→ EXTRAIT DU TEXTE:
👁🗨 Stella Assange, comment va Julian ?
"Les espoirs réalistes qu'il ne soit pas extradé sont minimes, le pronostic n'est pas favorable & on ne sait pas ce qui va se passer. Les meilleurs espoirs reposent sur les réseaux de solidarité".
👁🗨 Stella Assange, comment va Julian ?
Par Ioanna Kleftogianni @kleftogianni, le 10 mars 2023
L'avocate et épouse du fondateur de Wikileaks, qui encourt une peine de 175 ans de prison aux Etats-Unis, était à Athènes en tant qu'invitée de MERA25 et a expliqué pourquoi Assange "représente les règles du consensus pour éviter la Troisième Guerre mondiale".
Une belle surprise. Stella Morris-Assange, l'épouse de Julian Assange, le fondateur australien diabolisé de Wikileaks et accusé de 18 crimes, concernant la publication de plus de 700. 000 documents classifiés sur les activités criminelles de l'armée et de la diplomatie américaines (109 000 exécutions illégales), principalement en Irak et en Afghanistan, me fait face peu après 20 heures hier soir, dans la rue animée de Codrington Street.

→ EXTRAIT DE DONNÉES:
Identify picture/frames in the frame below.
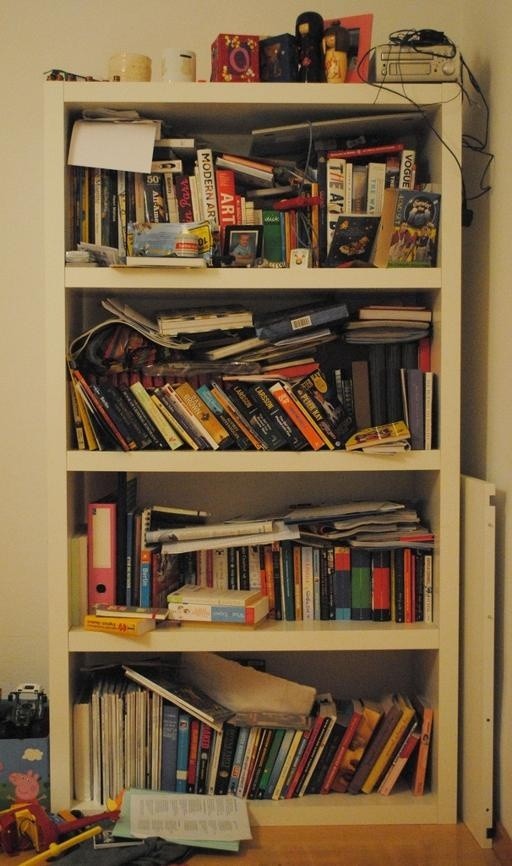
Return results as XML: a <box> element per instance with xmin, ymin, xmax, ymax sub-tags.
<box><xmin>224</xmin><ymin>224</ymin><xmax>261</xmax><ymax>263</ymax></box>
<box><xmin>316</xmin><ymin>13</ymin><xmax>373</xmax><ymax>81</ymax></box>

→ ÉNONCÉ: Transcrivez à l'identique le passage de l'article sur Stella Assange qui va de "Par Ioanna Kleftogianni" jusqu'à "de Codrington Street.".

→ CORRIGÉ:
Par Ioanna Kleftogianni @kleftogianni, le 10 mars 2023
L'avocate et épouse du fondateur de Wikileaks, qui encourt une peine de 175 ans de prison aux Etats-Unis, était à Athènes en tant qu'invitée de MERA25 et a expliqué pourquoi Assange "représente les règles du consensus pour éviter la Troisième Guerre mondiale".
Une belle surprise. Stella Morris-Assange, l'épouse de Julian Assange, le fondateur australien diabolisé de Wikileaks et accusé de 18 crimes, concernant la publication de plus de 700. 000 documents classifiés sur les activités criminelles de l'armée et de la diplomatie américaines (109 000 exécutions illégales), principalement en Irak et en Afghanistan, me fait face peu après 20 heures hier soir, dans la rue animée de Codrington Street.